26 de noviembre de 2018
26.11.2018

Casi 12.000 gallegos se someten cada año a estudios genéticos de sus enfermedades

El 5% de las pruebas en la Fundación Xenómica son para pacientes extranjeros y de otras comunidades - Buscan el gen causante sobre todo de cánceres y dolencias raras

26.11.2018 | 01:00
Dos trabajadoras de la Fundación Xenómica, en las instalaciones de Santiago.

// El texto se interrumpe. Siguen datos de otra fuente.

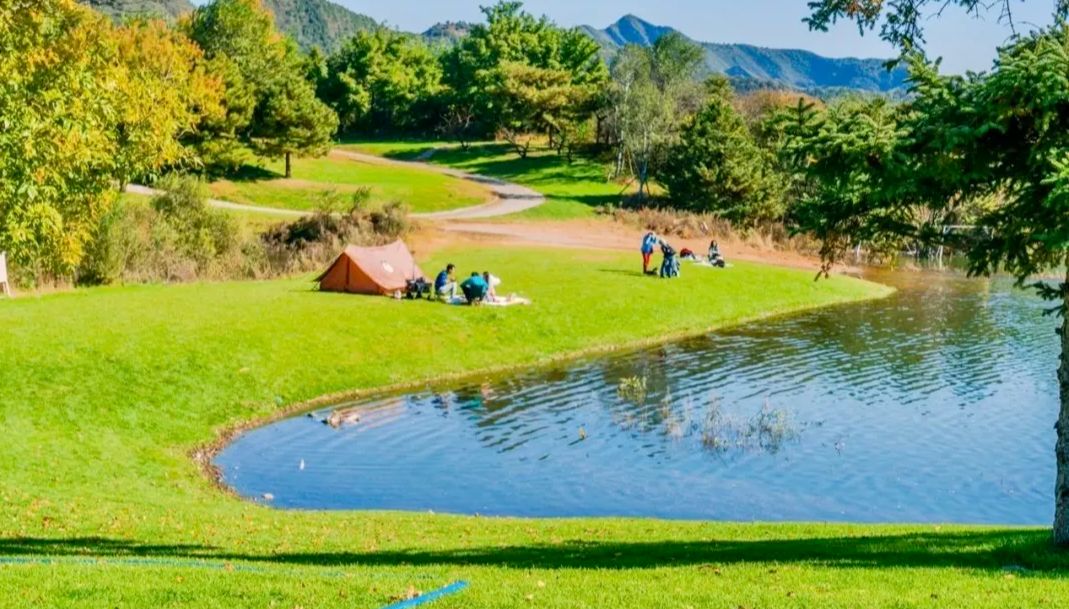 场地封面-陀螺旅行·公司团建年会旅游拓展培训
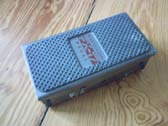 DOD FX-17 Wah-Volume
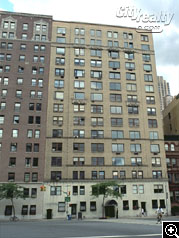 330 West 72nd Street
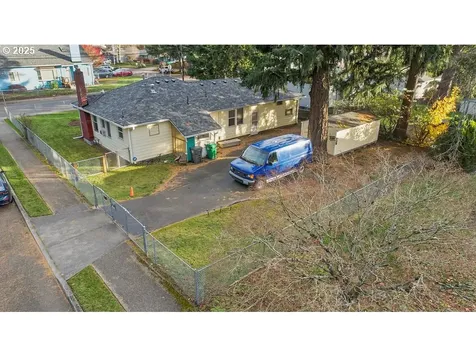 2309 SE 135th Avenue Portland OR 97233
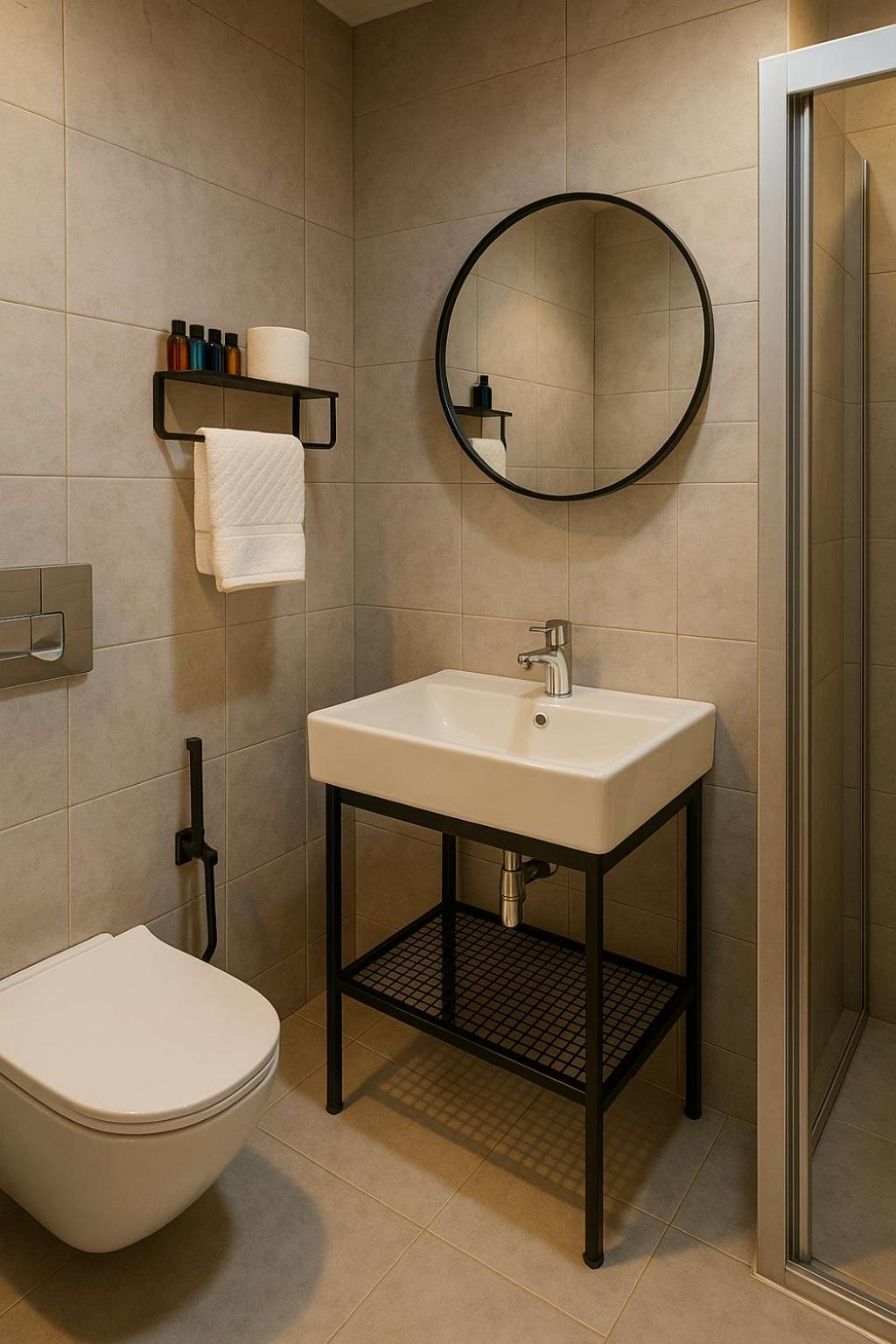 Blue Point Hotel 5*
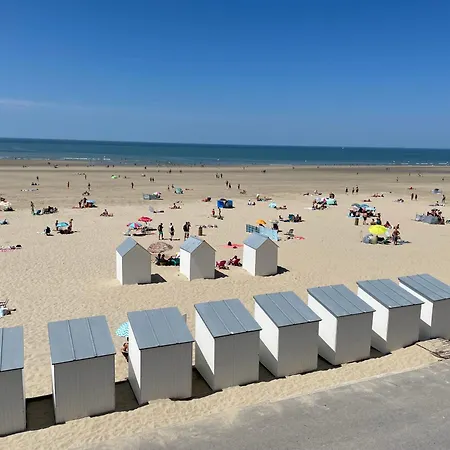 Mobil-home Vue Sur Le Portel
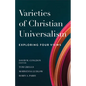 Varieties of Christian Universalism - Hardcover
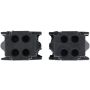 DELPHI TD4050W Suspension Stabilizer Bar Bushing Kit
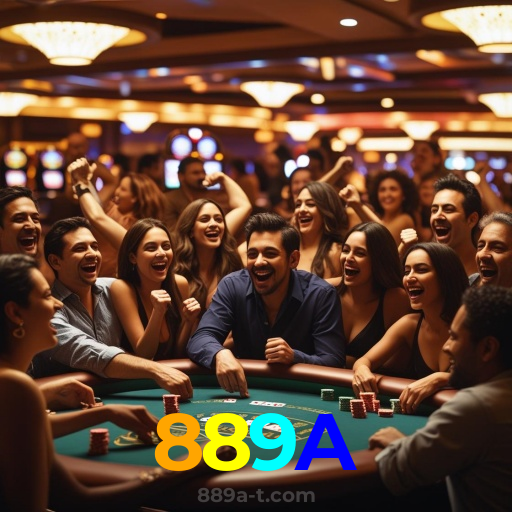 889A:A melhor experiência de apostas e jogos de cassino, incluindo futebol online!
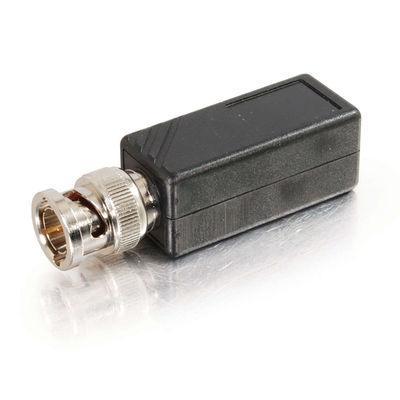 BNC Male to RJ45 Female Video Balun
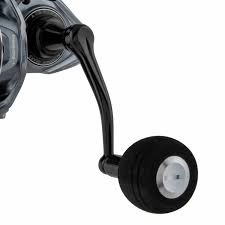 Tsunami Shield II Spinning Reel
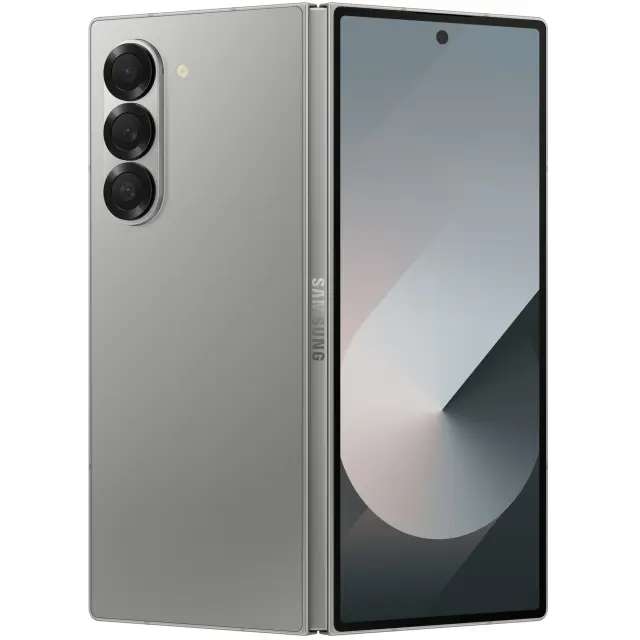 Samsung Galaxy Z Fold 6 Price in Kenya - LinkPhones Center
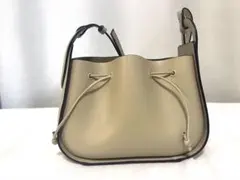 ROPE ロペ　アメリバッグ ショルダーバッグ Amelie Bag ベージュのサムネイル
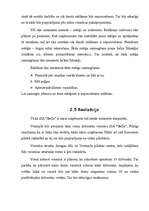 Referāts 'Tirgus izpēte SIA "Bella"', 23.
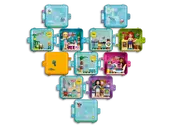 Andrea's Summer Play Cube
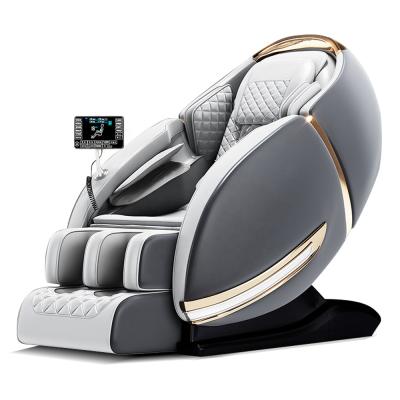 China Body Sofa Chair / Commercial Full Type Body Care Massage Guasha Body Massager Booth Chair for sale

Casi doce mil gallegos se someten cada año a estudios genéticos, que permiten diagnosticar su dolencia: leucemia, fibrosis quística, cáncer de mama, autismo... y muchas más. El estudio consiste en identificar la mutación errónea en el gen responsable de la enfermedad. Las enfermedades genéticas son aquellas que están provocadas por cambios en la secuencia del ADN de una persona. Y en Galicia, la Fundación Xenómica, se encarga de identificar esas mutaciones. Realiza al año 21.000 estudios genéticos para unas 12.000 personas, pues hay casos en los que a un solo paciente se le hace más de un estudio. Cánceres y enfermedades raras copan la inmensa mayoría de los diagnósticos. Desde 2003, el año de su creación, la Fundación ha completado más de 190.000 estudios genéticos para 120.000 pacientes.

Hay estudios especialmente complicados, pues "hay que secuenciar centenares o miles de genes" que pueden estar detrás de la dolencia, apunta Francisco Barros, jefe de laboratorio de la Fundación Xenómica. De ellos, esta fundación pública, dependiente del Sergas, hace más de 1.500 pruebas al año. Es el caso de un retraso intelectual con dismorfía. En cambio, cuando se sospecha de una fíbrosis quística hay que centrarse en un solo gen.

El estudio genético sirve para confirmar diagnóstico clínicos, pero también para prevenir que otras personas sufran la dolencia. Si los familiares del enfermo lo desean pueden también analizar sus genes, y saber si son portadores de la dolencia. Entonces precisan de un adecuado asesoramiento genético, para conocer los riesgos a los que se enfrenta. En la Fundación, realizan al año una treintena.

Un ejemplo. Una pareja tiene un hijo y le acaban de diagnosticar autismo. Si se trata de una mutación que se ha dado de novo en el niño, los padres tienen un 1% de posibilidades de tener otro hijo con autismo. En el caso de que uno de los padres tenga una alteración genética, que no autismo, entonces tienen un 50% de posibilidades de que si tienen otro hijo éste también tenga esa alteración, aunque tenerla no significa necesariamente que tendrá autismo.

En casos como éstos, es crucial el asesoramiento genético. La Fundación hace miles de pruebas, pero en cambio no alcanza el medio centenar de consultas de asesoramiento genético. Es una de las asignaturas pendientes de esta Fundación, que está dirigida por los prestigiosos Ángel Carracedo y Fernando Domínguez. El informe genético se envía al médico que lo ha pedido para un paciente, y es ese doctor el que habla con el enfermo.

"El asesoramiento genético al paciente no es obligatorio en España. Los hospitales no están obligados a tener genetistas porque no existe la especialidad de Genética en Medicina. Somos el único país de Europa que carece de esa especialidad", lamenta Francisco Barros.

La Fundación, con casi cuarenta profesionales y un presupuesto que el año que viene rondará los 4,5 millones de euros, atiende también demandas de fuera de Galicia. El 5% de las pruebas son para pacientes de otros comunidades e incluso extranjeros. Por ello, ingresa 1,5 millones de euros por estudios genéticos que realiza para hospitales no gallegos, y también privados.